Что значит «если бы»? А своими глазами глянуть вера не позволяет?
Вот: https://docs.google.com/robots.txt

Там не то что не закрыто, а явно разрешено индексировать документы по прямым ссылкам. Это раз.

Два: а с чего решили, что бинг не индексирует такие документы?

avost Jul 30 2018 at 12:50

Если бы ссылки не были закрыты через роботс

Если бы вы не занимались досужими вымыслами, а проверили, то обнаружили бы, что нет, НЕ закрыты.

Все еще проблема не видна?

Конечно, видна, только не там, где вы ищите. Какие-то дебилы с дырой в голове полностью пренебрегают элементарными правилами безопасности, но виноваты кто угодно, кроме них. Это как положить бумажник на столик в уличном кафе и уйти в туалет, а вернувшись, обвинить потника, изготовившего стол в том, что бумажник магическим образом утёк благодаря столику.

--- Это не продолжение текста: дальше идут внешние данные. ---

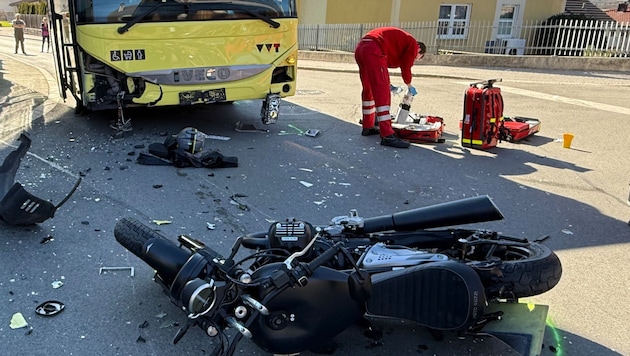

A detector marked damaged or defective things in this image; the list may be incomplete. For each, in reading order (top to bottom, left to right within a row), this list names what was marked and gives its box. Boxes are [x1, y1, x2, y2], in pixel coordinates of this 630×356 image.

Человек с яндекс браузера либо используя яндекс почту передает ссылку другому человеку(не скидывая ее на форумы) и эта ссылка предназначена только для этого человека. И вот она магическим образом оказывается в поисковой выдаче.

А вот это заявление в приличных местах следует доказывать. Один из банков, тоже с дыркой в голове, рассылает ежемесячные отчёты по счетам такими ссылками (а мне они на яндекс-почту как раз валятся). За других не скажу, но мои отчёты в поисковые выдачи не попадали почему-то. Почему? Может потому, что не рассылаю их кому-попало посредством асек, вконтактегов и фейсбучеков и, прости господи, одноглазников?

UFO just landed and posted this here

Groramar Jul 28 2018 at 17:36

До чего доводят облака… Локальных утечек было бы сильно-сильно меньше.

AlexPancho Jul 30 2018 at 13:44

существование паблик-анонимус фтп там, где доступ должен быть закрыт, опровергает ваше утверждение.